The Beauty of Not Knowing
PHOTOSNACK #855
Here is my Sunday thought.
One of the things I love most about photographs is that they never tell us everything.
We see a man passing through the frame. We see the dark shape of his body, slightly blurred, moving quickly across a hard urban background. Behind him, there are windows, stains, walls, fragments of buildings, a strange mixture of order and decay. But we do not really know anything.
We do not know where he is going.
We do not know what he is thinking.
We do not know whether this was a good day, a difficult day, or just another ordinary day.
And maybe that is exactly why the photograph holds our attention.
So much of life is incomplete when we see it. We catch fragments. A face in profile. A gesture. A shadow. A person walking past us on the street. For a second, another human being enters our field of vision, and then disappears again. We will never know their story. We are left only with the shape of their presence.
Photography understands this very well.
It does not need to explain.
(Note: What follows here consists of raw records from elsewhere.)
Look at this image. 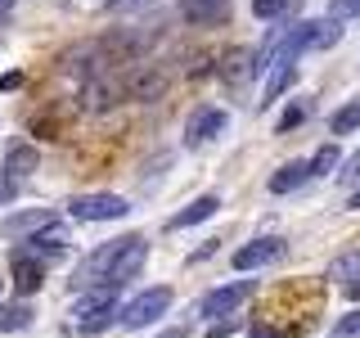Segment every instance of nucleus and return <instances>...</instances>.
<instances>
[{
  "label": "nucleus",
  "mask_w": 360,
  "mask_h": 338,
  "mask_svg": "<svg viewBox=\"0 0 360 338\" xmlns=\"http://www.w3.org/2000/svg\"><path fill=\"white\" fill-rule=\"evenodd\" d=\"M234 330H239L234 320H221V325H212V338H225V334H234Z\"/></svg>",
  "instance_id": "nucleus-31"
},
{
  "label": "nucleus",
  "mask_w": 360,
  "mask_h": 338,
  "mask_svg": "<svg viewBox=\"0 0 360 338\" xmlns=\"http://www.w3.org/2000/svg\"><path fill=\"white\" fill-rule=\"evenodd\" d=\"M329 18H360V0H333L329 5Z\"/></svg>",
  "instance_id": "nucleus-26"
},
{
  "label": "nucleus",
  "mask_w": 360,
  "mask_h": 338,
  "mask_svg": "<svg viewBox=\"0 0 360 338\" xmlns=\"http://www.w3.org/2000/svg\"><path fill=\"white\" fill-rule=\"evenodd\" d=\"M22 86V73H5L0 77V90H18Z\"/></svg>",
  "instance_id": "nucleus-30"
},
{
  "label": "nucleus",
  "mask_w": 360,
  "mask_h": 338,
  "mask_svg": "<svg viewBox=\"0 0 360 338\" xmlns=\"http://www.w3.org/2000/svg\"><path fill=\"white\" fill-rule=\"evenodd\" d=\"M288 5H292V0H252V14L270 23V18H284Z\"/></svg>",
  "instance_id": "nucleus-23"
},
{
  "label": "nucleus",
  "mask_w": 360,
  "mask_h": 338,
  "mask_svg": "<svg viewBox=\"0 0 360 338\" xmlns=\"http://www.w3.org/2000/svg\"><path fill=\"white\" fill-rule=\"evenodd\" d=\"M221 73H225V82H248V77L257 73V59L248 50H234V54H225V68H221Z\"/></svg>",
  "instance_id": "nucleus-21"
},
{
  "label": "nucleus",
  "mask_w": 360,
  "mask_h": 338,
  "mask_svg": "<svg viewBox=\"0 0 360 338\" xmlns=\"http://www.w3.org/2000/svg\"><path fill=\"white\" fill-rule=\"evenodd\" d=\"M112 302H117V284H95V289H86L82 298H77V307H72V325H77L82 334H104L108 325H117Z\"/></svg>",
  "instance_id": "nucleus-3"
},
{
  "label": "nucleus",
  "mask_w": 360,
  "mask_h": 338,
  "mask_svg": "<svg viewBox=\"0 0 360 338\" xmlns=\"http://www.w3.org/2000/svg\"><path fill=\"white\" fill-rule=\"evenodd\" d=\"M144 257H149V244H144V234H127V239H108V244H99L95 253H90L86 262L77 266V275H72V289L122 284V280H131L135 270L144 266Z\"/></svg>",
  "instance_id": "nucleus-1"
},
{
  "label": "nucleus",
  "mask_w": 360,
  "mask_h": 338,
  "mask_svg": "<svg viewBox=\"0 0 360 338\" xmlns=\"http://www.w3.org/2000/svg\"><path fill=\"white\" fill-rule=\"evenodd\" d=\"M9 199H14V180L0 176V203H9Z\"/></svg>",
  "instance_id": "nucleus-32"
},
{
  "label": "nucleus",
  "mask_w": 360,
  "mask_h": 338,
  "mask_svg": "<svg viewBox=\"0 0 360 338\" xmlns=\"http://www.w3.org/2000/svg\"><path fill=\"white\" fill-rule=\"evenodd\" d=\"M307 167H311V176H329L333 167H338V144H324V149L315 154V158H311Z\"/></svg>",
  "instance_id": "nucleus-22"
},
{
  "label": "nucleus",
  "mask_w": 360,
  "mask_h": 338,
  "mask_svg": "<svg viewBox=\"0 0 360 338\" xmlns=\"http://www.w3.org/2000/svg\"><path fill=\"white\" fill-rule=\"evenodd\" d=\"M167 307H172V289H144V293H135L127 307L117 311V325H122V330H144V325L162 320Z\"/></svg>",
  "instance_id": "nucleus-4"
},
{
  "label": "nucleus",
  "mask_w": 360,
  "mask_h": 338,
  "mask_svg": "<svg viewBox=\"0 0 360 338\" xmlns=\"http://www.w3.org/2000/svg\"><path fill=\"white\" fill-rule=\"evenodd\" d=\"M180 18L194 23V27H212V23H225L230 14V0H176Z\"/></svg>",
  "instance_id": "nucleus-11"
},
{
  "label": "nucleus",
  "mask_w": 360,
  "mask_h": 338,
  "mask_svg": "<svg viewBox=\"0 0 360 338\" xmlns=\"http://www.w3.org/2000/svg\"><path fill=\"white\" fill-rule=\"evenodd\" d=\"M158 338H185V330L176 325V330H167V334H158Z\"/></svg>",
  "instance_id": "nucleus-35"
},
{
  "label": "nucleus",
  "mask_w": 360,
  "mask_h": 338,
  "mask_svg": "<svg viewBox=\"0 0 360 338\" xmlns=\"http://www.w3.org/2000/svg\"><path fill=\"white\" fill-rule=\"evenodd\" d=\"M252 338H284V334H275V330H266V325H257V330H252Z\"/></svg>",
  "instance_id": "nucleus-33"
},
{
  "label": "nucleus",
  "mask_w": 360,
  "mask_h": 338,
  "mask_svg": "<svg viewBox=\"0 0 360 338\" xmlns=\"http://www.w3.org/2000/svg\"><path fill=\"white\" fill-rule=\"evenodd\" d=\"M302 118H307V104H292V108L284 113V118H279V131H292V127H297Z\"/></svg>",
  "instance_id": "nucleus-28"
},
{
  "label": "nucleus",
  "mask_w": 360,
  "mask_h": 338,
  "mask_svg": "<svg viewBox=\"0 0 360 338\" xmlns=\"http://www.w3.org/2000/svg\"><path fill=\"white\" fill-rule=\"evenodd\" d=\"M131 203L122 194H72L68 199V217L72 221H122Z\"/></svg>",
  "instance_id": "nucleus-5"
},
{
  "label": "nucleus",
  "mask_w": 360,
  "mask_h": 338,
  "mask_svg": "<svg viewBox=\"0 0 360 338\" xmlns=\"http://www.w3.org/2000/svg\"><path fill=\"white\" fill-rule=\"evenodd\" d=\"M9 9H14V0H0V18H5V14H9Z\"/></svg>",
  "instance_id": "nucleus-36"
},
{
  "label": "nucleus",
  "mask_w": 360,
  "mask_h": 338,
  "mask_svg": "<svg viewBox=\"0 0 360 338\" xmlns=\"http://www.w3.org/2000/svg\"><path fill=\"white\" fill-rule=\"evenodd\" d=\"M217 212H221V199H217V194H202V199H194V203H189L185 212H176V217L167 221V225H172V230H185V225H198V221L217 217Z\"/></svg>",
  "instance_id": "nucleus-13"
},
{
  "label": "nucleus",
  "mask_w": 360,
  "mask_h": 338,
  "mask_svg": "<svg viewBox=\"0 0 360 338\" xmlns=\"http://www.w3.org/2000/svg\"><path fill=\"white\" fill-rule=\"evenodd\" d=\"M225 131V113L221 108H194L189 113V122H185V144L189 149H198V144H207V140H217V135Z\"/></svg>",
  "instance_id": "nucleus-8"
},
{
  "label": "nucleus",
  "mask_w": 360,
  "mask_h": 338,
  "mask_svg": "<svg viewBox=\"0 0 360 338\" xmlns=\"http://www.w3.org/2000/svg\"><path fill=\"white\" fill-rule=\"evenodd\" d=\"M338 37H342V27H338L333 18H302V23H292V27H279L275 37H270V45L262 54H252V59H257V68H266V63L288 68L307 50H329V45H338Z\"/></svg>",
  "instance_id": "nucleus-2"
},
{
  "label": "nucleus",
  "mask_w": 360,
  "mask_h": 338,
  "mask_svg": "<svg viewBox=\"0 0 360 338\" xmlns=\"http://www.w3.org/2000/svg\"><path fill=\"white\" fill-rule=\"evenodd\" d=\"M32 330V307L27 302H0V334H22Z\"/></svg>",
  "instance_id": "nucleus-16"
},
{
  "label": "nucleus",
  "mask_w": 360,
  "mask_h": 338,
  "mask_svg": "<svg viewBox=\"0 0 360 338\" xmlns=\"http://www.w3.org/2000/svg\"><path fill=\"white\" fill-rule=\"evenodd\" d=\"M68 248H72V234H68V225H45V230H37L32 239H22V257H41V262H59V257H68Z\"/></svg>",
  "instance_id": "nucleus-6"
},
{
  "label": "nucleus",
  "mask_w": 360,
  "mask_h": 338,
  "mask_svg": "<svg viewBox=\"0 0 360 338\" xmlns=\"http://www.w3.org/2000/svg\"><path fill=\"white\" fill-rule=\"evenodd\" d=\"M252 293V284L248 280H234V284H221V289H212V293H202V302H198V315H230V311H239V302Z\"/></svg>",
  "instance_id": "nucleus-7"
},
{
  "label": "nucleus",
  "mask_w": 360,
  "mask_h": 338,
  "mask_svg": "<svg viewBox=\"0 0 360 338\" xmlns=\"http://www.w3.org/2000/svg\"><path fill=\"white\" fill-rule=\"evenodd\" d=\"M37 163H41V154L32 149V144H14V149L5 154V176H9V180H18V176L37 172Z\"/></svg>",
  "instance_id": "nucleus-15"
},
{
  "label": "nucleus",
  "mask_w": 360,
  "mask_h": 338,
  "mask_svg": "<svg viewBox=\"0 0 360 338\" xmlns=\"http://www.w3.org/2000/svg\"><path fill=\"white\" fill-rule=\"evenodd\" d=\"M292 77H297V73H292V63H288V68H279V73H270V82H266V99L284 95V90L292 86Z\"/></svg>",
  "instance_id": "nucleus-24"
},
{
  "label": "nucleus",
  "mask_w": 360,
  "mask_h": 338,
  "mask_svg": "<svg viewBox=\"0 0 360 338\" xmlns=\"http://www.w3.org/2000/svg\"><path fill=\"white\" fill-rule=\"evenodd\" d=\"M329 275H333V280H338V284H342L347 293H352V298H360V253H347V257H338Z\"/></svg>",
  "instance_id": "nucleus-18"
},
{
  "label": "nucleus",
  "mask_w": 360,
  "mask_h": 338,
  "mask_svg": "<svg viewBox=\"0 0 360 338\" xmlns=\"http://www.w3.org/2000/svg\"><path fill=\"white\" fill-rule=\"evenodd\" d=\"M149 5V0H104V9H112V14H122V9H140Z\"/></svg>",
  "instance_id": "nucleus-29"
},
{
  "label": "nucleus",
  "mask_w": 360,
  "mask_h": 338,
  "mask_svg": "<svg viewBox=\"0 0 360 338\" xmlns=\"http://www.w3.org/2000/svg\"><path fill=\"white\" fill-rule=\"evenodd\" d=\"M329 131H333V135H352V131H360V95L347 99V104L333 113V118H329Z\"/></svg>",
  "instance_id": "nucleus-20"
},
{
  "label": "nucleus",
  "mask_w": 360,
  "mask_h": 338,
  "mask_svg": "<svg viewBox=\"0 0 360 338\" xmlns=\"http://www.w3.org/2000/svg\"><path fill=\"white\" fill-rule=\"evenodd\" d=\"M347 208H352V212H360V189H356L352 199H347Z\"/></svg>",
  "instance_id": "nucleus-34"
},
{
  "label": "nucleus",
  "mask_w": 360,
  "mask_h": 338,
  "mask_svg": "<svg viewBox=\"0 0 360 338\" xmlns=\"http://www.w3.org/2000/svg\"><path fill=\"white\" fill-rule=\"evenodd\" d=\"M329 338H360V311H352V315H342V320L329 330Z\"/></svg>",
  "instance_id": "nucleus-25"
},
{
  "label": "nucleus",
  "mask_w": 360,
  "mask_h": 338,
  "mask_svg": "<svg viewBox=\"0 0 360 338\" xmlns=\"http://www.w3.org/2000/svg\"><path fill=\"white\" fill-rule=\"evenodd\" d=\"M288 248H284V239H252V244H243L239 253L230 257L234 262V270H257V266H270V262H279V257H284Z\"/></svg>",
  "instance_id": "nucleus-9"
},
{
  "label": "nucleus",
  "mask_w": 360,
  "mask_h": 338,
  "mask_svg": "<svg viewBox=\"0 0 360 338\" xmlns=\"http://www.w3.org/2000/svg\"><path fill=\"white\" fill-rule=\"evenodd\" d=\"M59 221V212L54 208H27V212H14V217H5V225H0V230L9 234V239H32V234L37 230H45V225H54Z\"/></svg>",
  "instance_id": "nucleus-10"
},
{
  "label": "nucleus",
  "mask_w": 360,
  "mask_h": 338,
  "mask_svg": "<svg viewBox=\"0 0 360 338\" xmlns=\"http://www.w3.org/2000/svg\"><path fill=\"white\" fill-rule=\"evenodd\" d=\"M82 99H86V108H108V104H117L122 99V86H112V82H86V90H82Z\"/></svg>",
  "instance_id": "nucleus-19"
},
{
  "label": "nucleus",
  "mask_w": 360,
  "mask_h": 338,
  "mask_svg": "<svg viewBox=\"0 0 360 338\" xmlns=\"http://www.w3.org/2000/svg\"><path fill=\"white\" fill-rule=\"evenodd\" d=\"M162 90H167V77L153 73V68H140V73L122 86V95H127V99H158Z\"/></svg>",
  "instance_id": "nucleus-12"
},
{
  "label": "nucleus",
  "mask_w": 360,
  "mask_h": 338,
  "mask_svg": "<svg viewBox=\"0 0 360 338\" xmlns=\"http://www.w3.org/2000/svg\"><path fill=\"white\" fill-rule=\"evenodd\" d=\"M342 180H347V185H356V189H360V149H356V154H352V158L342 163Z\"/></svg>",
  "instance_id": "nucleus-27"
},
{
  "label": "nucleus",
  "mask_w": 360,
  "mask_h": 338,
  "mask_svg": "<svg viewBox=\"0 0 360 338\" xmlns=\"http://www.w3.org/2000/svg\"><path fill=\"white\" fill-rule=\"evenodd\" d=\"M45 284V275H41V266H37V257H14V289L18 293H37Z\"/></svg>",
  "instance_id": "nucleus-17"
},
{
  "label": "nucleus",
  "mask_w": 360,
  "mask_h": 338,
  "mask_svg": "<svg viewBox=\"0 0 360 338\" xmlns=\"http://www.w3.org/2000/svg\"><path fill=\"white\" fill-rule=\"evenodd\" d=\"M307 180H311L307 163H284L275 176H270V194H292V189H302Z\"/></svg>",
  "instance_id": "nucleus-14"
}]
</instances>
It does not need to give us the full biography, the full context, the full answer. Sometimes a photograph becomes stronger precisely because it refuses to close the circle. It leaves space for us. It allows us to wonder.
And I think this is also one of the quiet differences between looking and consuming. When we consume images, we want them to be immediately clear. We want the point. The message. The reason. But when we really look at a photograph, we accept that some things will remain unresolved.
This man passed through my frame.
For a fraction of a second, he belonged to the picture.
Then he was gone.
But in the photograph, he is still there — moving, anonymous, unfinished.
And maybe that is enough.
Until next time,
Tomasz



I've long preferred to think that photos rarely tell a story, but point at a story to be told.
You are right from the artist's point of view, but the photo is a document at once, and the photographer should take that into account. Ansel Adams said, "Not everybody trusts paintings but people believe photographs." That is true, so sometimes photos, with or without meaning, are used for manipulation. A shining example is Afghan Girl by Steve McCurry - the story that was not told.
The NPPA Code of Ethics reads:
"Be complete and provide context when photographing or recording subjects. Avoid stereotyping individuals and groups. Recognize and work to avoid presenting one's own biases in the work."
So, to complete the story, we should include at least a brief comment on the works we have shown. There is nothing unfinished in your photo of the pedestrian - you told us your story, and this moment is finished for us. Someone might say, "So hard a life for Asians in Switzerland; he is tired and sad..." But we will not believe that because we already have your comment - we, with you, do not know who he is, where he is going, or what he is thinking.
By the way, it is nice work, as usual!